Den Säuregehalt mit HI931 in Fruchtsaft bestimmen

Veröffentlicht von Sabrina Mesters-Wöll am 10.09.2020 14:21:55

Verschiedene Fruchtsäfte im GlasDas richtige Verhältnis von Zucker und Säure ist von essentieller Bedeutung, damit ein Fruchtsaft gut schmeckt und die richtigen Aromen entfalten kann. Zudem sagt dieses Verhältnis etwas über die Reife der verwendeten Früchte aus. Üblicherweise haben unreife Früchte ein niedriges Zucker-zu-Säure-Verhältnis, während reife Früchte ein hohes haben. Fruchtsäfte enthalten von Natur aus verschiedene Säuren, die wesentlich zu ihrem Geschmack beitragen.
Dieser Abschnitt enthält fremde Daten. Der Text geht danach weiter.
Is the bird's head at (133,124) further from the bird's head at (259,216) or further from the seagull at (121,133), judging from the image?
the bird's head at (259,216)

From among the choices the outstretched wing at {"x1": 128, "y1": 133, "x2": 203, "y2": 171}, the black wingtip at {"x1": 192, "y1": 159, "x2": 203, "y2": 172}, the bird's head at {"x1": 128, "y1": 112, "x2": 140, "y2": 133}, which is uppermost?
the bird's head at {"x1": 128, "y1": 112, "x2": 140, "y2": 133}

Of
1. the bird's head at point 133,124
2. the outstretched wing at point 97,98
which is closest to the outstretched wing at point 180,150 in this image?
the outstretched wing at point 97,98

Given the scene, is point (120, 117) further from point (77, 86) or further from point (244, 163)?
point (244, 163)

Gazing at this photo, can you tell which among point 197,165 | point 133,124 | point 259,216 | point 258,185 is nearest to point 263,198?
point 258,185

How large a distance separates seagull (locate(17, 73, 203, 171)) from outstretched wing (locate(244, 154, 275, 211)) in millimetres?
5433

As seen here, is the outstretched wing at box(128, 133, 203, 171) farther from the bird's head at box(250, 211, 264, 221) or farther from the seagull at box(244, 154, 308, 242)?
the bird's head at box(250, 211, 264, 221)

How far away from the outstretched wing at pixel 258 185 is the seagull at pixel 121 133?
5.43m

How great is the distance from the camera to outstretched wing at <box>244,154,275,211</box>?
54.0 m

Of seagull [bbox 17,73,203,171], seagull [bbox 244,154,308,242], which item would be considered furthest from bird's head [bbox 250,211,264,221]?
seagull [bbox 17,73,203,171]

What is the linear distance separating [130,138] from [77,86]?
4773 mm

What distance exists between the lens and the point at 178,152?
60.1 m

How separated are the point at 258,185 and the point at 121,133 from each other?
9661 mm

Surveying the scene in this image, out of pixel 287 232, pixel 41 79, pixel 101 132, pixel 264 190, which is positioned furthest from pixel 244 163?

Der Verbraucher hat sich daran gewöhnt und erwartet von Orangensaft beispielsweise einen saureren Geschmack als von Birnen- oder Pfirsichsaft. 

Auf den richtigen Säuregehalt kommt es an

Das bedeutet, dass der Säuregehalt ein wichtiger Parameter ist, der sowohl die geschmackliche Qualität des Produkts bestimmt wie auch von der Qualität der verwendeten Früchte abhängt. Demzufolge helfen Säurebestimmungen bei der Eingangskontrolle und auch beim fertigen Produkt, Herstellern die volle Kontrolle über den gesamten Prozess zu behalten und Produkte von gleichbleibendem Aroma und Qualität herzustellen.

In der Regel misst man den Säuregehalt in Säften mit der Säure-Base-Titration. Dafür wird der Saftprobe als Maßlösung ein alkalischer Stoff, etwa Natriumhydroxid (NaOH), hinzugefügt bis die gesamte Säure neutralisiert ist. Anhand der verbrauchten Maßlösung lässt sich bestimmen, welche Menge Säure in der Probe reagiert hat, also vorhanden war. Im Fall von Orangensaft handelt es sich dabei vor allem um Zitronensäure, von der etwa 8 bis 14 Gramm pro Liter enthalten sind.

Die automatische Titration ist der manuellen in allen Aspekten überlegen

Titrationen können entweder manuell oder automatisch mithilfe eines elektronischen Titrationssystems durchgeführt werden. Manuelle Titrationen verwenden den Farbumschlag eines Indikators als Zeichen für das Erreichen des Endpunkts. Im Falle einer trüben und stark gefärbten Flüssigkeit – wie es bei den meisten Fruchtsäften der Fall ist – ist das Erkennen des genauen Umschlagpunkts natürlich mit einer sehr großen Unsicherheit verbunden. Das führt zu Ungenauigkeiten in der Säuregehaltsbestimmung. Hier bietet die Verwendung eines automatischen Titrators, der eine pH-Elektrode zur Bestimmung des Endpunkts verwendet, hier deutliche Vorteile. Als weitere Pluspunkte neben der Objektivität der Messungen kommen hier noch die Geschwindigkeit und gegebenenfalls Reproduzierbarkeit hinzu. Letztlich können Messdaten auch digital auf einen angeschlossenen PC übertragen werden. Das macht eine Integration in automatisierte Überwachungs- und QM-Systeme einfacher.

HI931-Angle-Low-Right-2

Ein gutes Beispiel für solch einen Titrator ist das potentiometrische Titrationssystem HI931 von Hanna Instruments.
Der HI931 liefert hervorragende Ergebnisse und beschleunigt die Produktivität. Mit dem HI931 kann eine Vielzahl von Parametern titriert werden, einschließlich Säuren, Basen, Redoxpotential und selektive Ionen (ISE). Hierfür bietet er eine Vielzahl vorprogrammierter oder benutzerdefinierbarer Methoden.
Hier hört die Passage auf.